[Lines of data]
'''

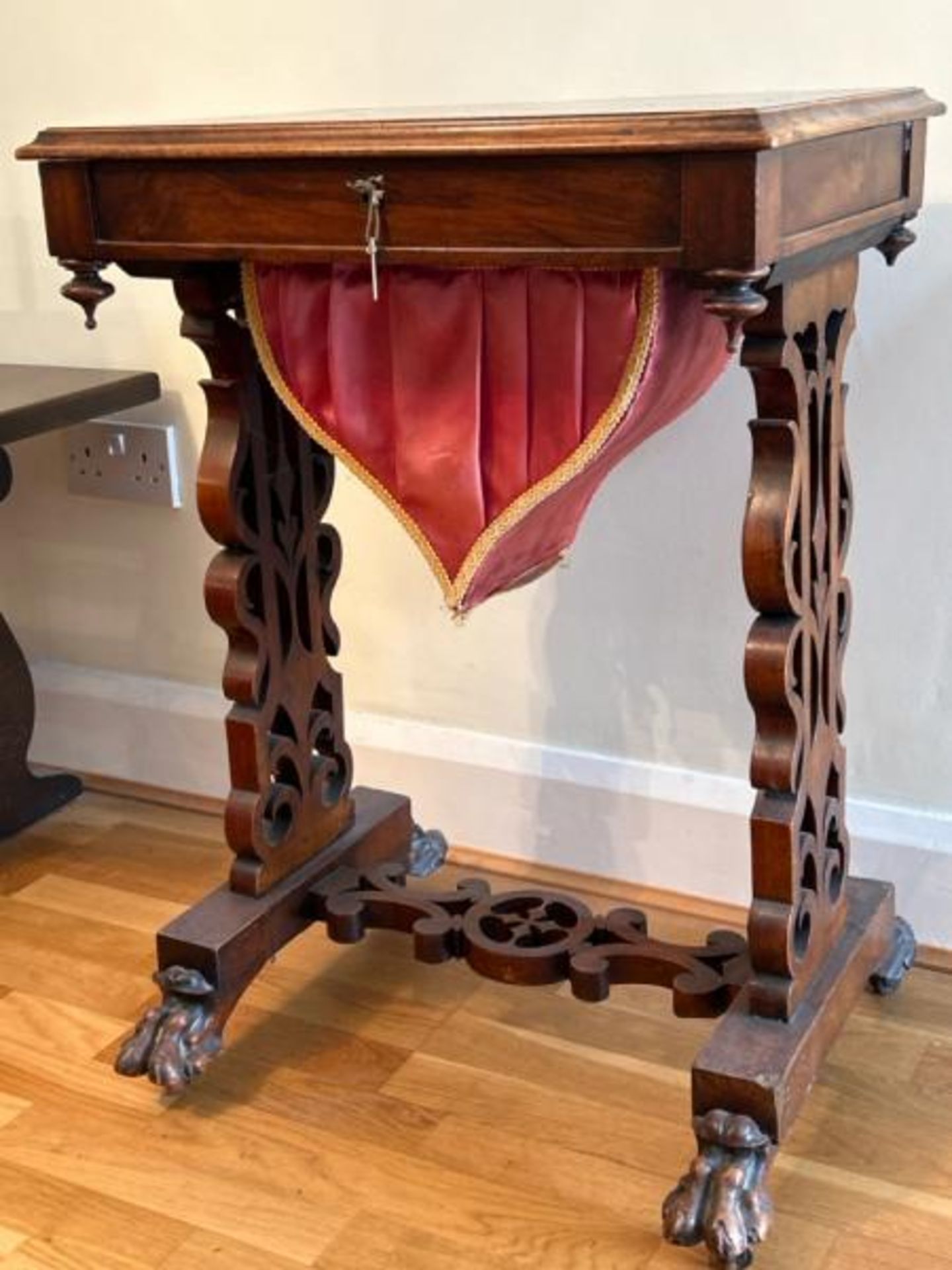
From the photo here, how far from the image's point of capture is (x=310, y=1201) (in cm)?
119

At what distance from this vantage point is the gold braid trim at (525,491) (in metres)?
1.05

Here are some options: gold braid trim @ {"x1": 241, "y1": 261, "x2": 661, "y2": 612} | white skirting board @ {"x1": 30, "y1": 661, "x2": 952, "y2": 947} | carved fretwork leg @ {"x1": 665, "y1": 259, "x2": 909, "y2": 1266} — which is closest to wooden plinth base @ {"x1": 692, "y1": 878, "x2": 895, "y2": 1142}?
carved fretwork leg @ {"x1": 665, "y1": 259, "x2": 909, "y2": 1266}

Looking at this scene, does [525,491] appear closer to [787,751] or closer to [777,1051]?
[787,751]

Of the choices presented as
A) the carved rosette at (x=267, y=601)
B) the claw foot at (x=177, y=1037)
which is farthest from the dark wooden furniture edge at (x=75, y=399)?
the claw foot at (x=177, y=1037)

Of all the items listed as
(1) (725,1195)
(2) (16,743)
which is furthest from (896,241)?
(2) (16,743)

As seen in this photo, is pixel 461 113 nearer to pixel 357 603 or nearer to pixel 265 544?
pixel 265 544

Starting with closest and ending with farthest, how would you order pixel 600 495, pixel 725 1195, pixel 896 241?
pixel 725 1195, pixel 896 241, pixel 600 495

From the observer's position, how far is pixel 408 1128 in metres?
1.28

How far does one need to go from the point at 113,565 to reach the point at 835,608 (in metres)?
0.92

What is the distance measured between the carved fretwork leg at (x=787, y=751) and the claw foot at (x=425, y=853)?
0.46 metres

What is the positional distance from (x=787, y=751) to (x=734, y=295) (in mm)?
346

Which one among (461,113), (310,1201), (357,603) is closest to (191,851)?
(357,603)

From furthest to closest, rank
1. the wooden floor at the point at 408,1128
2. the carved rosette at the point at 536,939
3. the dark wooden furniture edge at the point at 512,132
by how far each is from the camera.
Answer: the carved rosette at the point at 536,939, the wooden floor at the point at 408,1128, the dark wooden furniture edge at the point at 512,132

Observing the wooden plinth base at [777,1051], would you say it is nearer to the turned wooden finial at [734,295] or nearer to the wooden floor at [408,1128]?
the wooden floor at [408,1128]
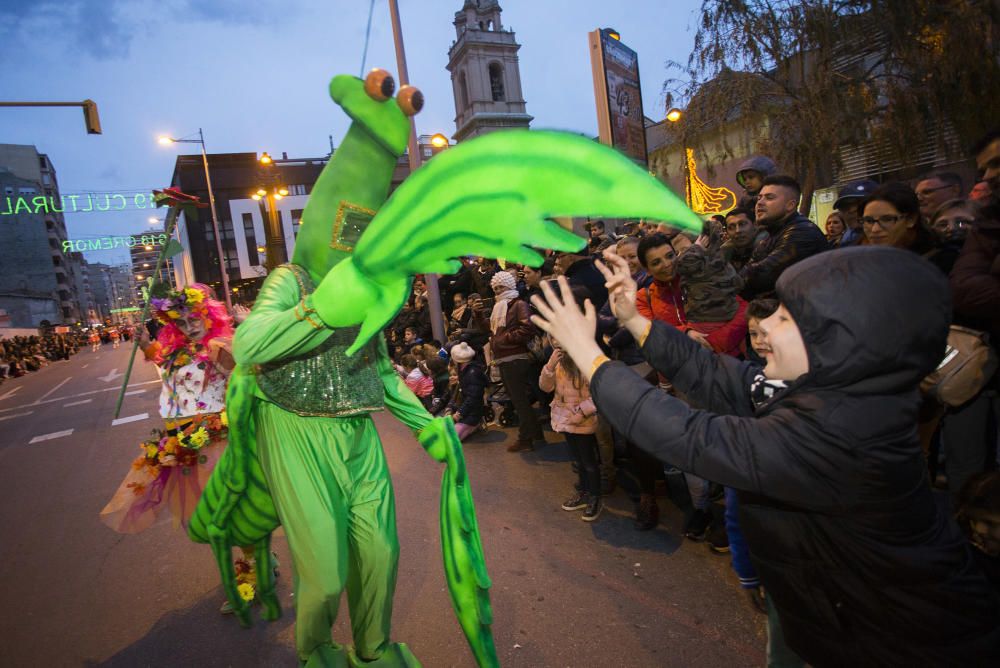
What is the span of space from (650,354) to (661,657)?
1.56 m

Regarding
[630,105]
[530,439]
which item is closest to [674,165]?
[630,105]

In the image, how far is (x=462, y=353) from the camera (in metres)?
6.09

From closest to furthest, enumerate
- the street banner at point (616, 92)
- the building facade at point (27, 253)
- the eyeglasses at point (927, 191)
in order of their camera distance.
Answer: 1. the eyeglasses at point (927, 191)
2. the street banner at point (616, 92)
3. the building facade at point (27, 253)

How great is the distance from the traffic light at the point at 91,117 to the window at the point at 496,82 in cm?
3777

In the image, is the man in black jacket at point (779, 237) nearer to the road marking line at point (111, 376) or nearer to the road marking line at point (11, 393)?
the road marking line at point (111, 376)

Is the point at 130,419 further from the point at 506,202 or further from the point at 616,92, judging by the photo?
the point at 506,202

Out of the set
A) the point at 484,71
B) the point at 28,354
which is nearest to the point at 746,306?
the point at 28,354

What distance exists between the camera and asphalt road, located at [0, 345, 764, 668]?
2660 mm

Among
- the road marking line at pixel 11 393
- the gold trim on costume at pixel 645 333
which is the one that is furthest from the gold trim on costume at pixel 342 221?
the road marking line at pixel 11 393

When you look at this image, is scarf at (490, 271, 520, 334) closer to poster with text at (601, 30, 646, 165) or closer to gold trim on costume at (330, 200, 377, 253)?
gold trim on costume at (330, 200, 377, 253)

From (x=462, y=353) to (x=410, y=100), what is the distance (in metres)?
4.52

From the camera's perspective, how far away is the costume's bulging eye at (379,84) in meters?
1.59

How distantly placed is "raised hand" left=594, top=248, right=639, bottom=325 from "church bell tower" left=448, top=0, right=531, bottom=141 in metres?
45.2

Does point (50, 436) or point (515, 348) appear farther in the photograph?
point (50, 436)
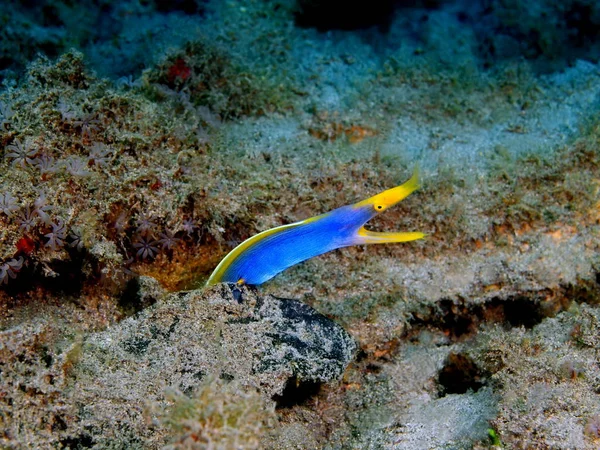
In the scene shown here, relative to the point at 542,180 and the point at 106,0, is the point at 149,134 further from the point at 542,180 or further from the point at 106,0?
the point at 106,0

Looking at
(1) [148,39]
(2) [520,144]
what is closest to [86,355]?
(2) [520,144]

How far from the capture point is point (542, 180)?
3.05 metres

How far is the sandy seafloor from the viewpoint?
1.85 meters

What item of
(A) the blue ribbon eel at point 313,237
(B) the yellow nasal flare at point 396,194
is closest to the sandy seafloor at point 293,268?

'''

● **WHAT IS NEEDED**
Images in the data above are to be skipped. Retype all other material exactly.

● **TASK OUTPUT**
From the photo here, how far from the image's point of capture is (x=310, y=1201) (in cm)?
119

At what distance from this vantage point is the gold braid trim at (525,491) (in metres)?
1.05

Here are some options: gold braid trim @ {"x1": 241, "y1": 261, "x2": 661, "y2": 612} | white skirting board @ {"x1": 30, "y1": 661, "x2": 952, "y2": 947} | carved fretwork leg @ {"x1": 665, "y1": 259, "x2": 909, "y2": 1266} — which is closest to wooden plinth base @ {"x1": 692, "y1": 878, "x2": 895, "y2": 1142}?
carved fretwork leg @ {"x1": 665, "y1": 259, "x2": 909, "y2": 1266}

Looking at this scene, does [525,491] appear closer to [787,751] or closer to [777,1051]?
[787,751]

Of the choices presented as
A) the carved rosette at (x=267, y=601)
B) the claw foot at (x=177, y=1037)
which is farthest from the dark wooden furniture edge at (x=75, y=399)?
the claw foot at (x=177, y=1037)

Of all the items listed as
(1) (725,1195)
(2) (16,743)
which is furthest from (896,241)?
(2) (16,743)

As seen in this photo, is pixel 461 113 nearer to pixel 357 603 or nearer to pixel 265 544?
pixel 265 544

Starting with closest and ending with farthest, how would you order pixel 600 495, pixel 725 1195, pixel 896 241?
pixel 725 1195, pixel 896 241, pixel 600 495

From the observer's position, how far is pixel 408 1128 in metres?
1.28

How far does one need to go from the point at 113,565 to reach the point at 835,608 (in metres)?
0.92

What is the distance measured between the carved fretwork leg at (x=787, y=751) and the claw foot at (x=425, y=853)?
0.46 metres

What is the positional distance from (x=787, y=751) to (x=734, y=295) (in mm)?
346

Which one among (461,113), (310,1201), (357,603) is closest to (191,851)?
(357,603)

From furthest to closest, rank
1. the wooden floor at the point at 408,1128
2. the carved rosette at the point at 536,939
3. the dark wooden furniture edge at the point at 512,132
by how far each is from the camera.
Answer: the carved rosette at the point at 536,939, the wooden floor at the point at 408,1128, the dark wooden furniture edge at the point at 512,132

Observing the wooden plinth base at [777,1051], would you say it is nearer to the turned wooden finial at [734,295] or nearer to the wooden floor at [408,1128]?
the wooden floor at [408,1128]
What is the span of space from (650,354) to (661,657)?
1.56 m

Regarding
[630,105]
[530,439]
which item is closest to [674,165]?
[630,105]

In the image, how far is (x=462, y=353) from the camera (in metres)?
6.09

From closest to furthest, enumerate
- the street banner at point (616, 92)
- the building facade at point (27, 253)
- the eyeglasses at point (927, 191)
in order of their camera distance.
Answer: 1. the eyeglasses at point (927, 191)
2. the street banner at point (616, 92)
3. the building facade at point (27, 253)

How great is the distance from the traffic light at the point at 91,117 to the window at the point at 496,82 in cm?
3777

In the image, is the man in black jacket at point (779, 237) nearer to the road marking line at point (111, 376) or nearer to the road marking line at point (11, 393)?
the road marking line at point (111, 376)

Is the point at 130,419 further from the point at 506,202 or further from the point at 616,92, judging by the photo?
the point at 506,202

Out of the set
A) the point at 484,71
B) the point at 28,354
which is nearest to the point at 746,306?
the point at 28,354

What distance exists between the camera and asphalt road, located at [0, 345, 764, 668]?
2660 mm

Among
- the road marking line at pixel 11 393
- the gold trim on costume at pixel 645 333
which is the one that is furthest from the gold trim on costume at pixel 342 221?
the road marking line at pixel 11 393

When you look at this image, is scarf at (490, 271, 520, 334) closer to poster with text at (601, 30, 646, 165) or closer to gold trim on costume at (330, 200, 377, 253)?
gold trim on costume at (330, 200, 377, 253)

From (x=462, y=353) to (x=410, y=100), what is the distance (in metres)?
4.52

From the camera's perspective, how far away is the costume's bulging eye at (379,84) in meters?
1.59

How distantly placed is "raised hand" left=594, top=248, right=639, bottom=325 from "church bell tower" left=448, top=0, right=531, bottom=141 in metres?
45.2

Does point (50, 436) or point (515, 348) appear farther in the photograph?
point (50, 436)
In the scene shown here, relative to the point at 542,180 and the point at 106,0, is the point at 149,134 further from the point at 542,180 or further from the point at 106,0?
the point at 106,0

Looking at
(1) [148,39]
(2) [520,144]
what is closest to [86,355]?
(2) [520,144]

How far from the capture point is point (542, 180)?
3.05 metres

How far is the sandy seafloor from the viewpoint?
1.85 meters

What item of
(A) the blue ribbon eel at point 313,237
(B) the yellow nasal flare at point 396,194
is closest to the sandy seafloor at point 293,268?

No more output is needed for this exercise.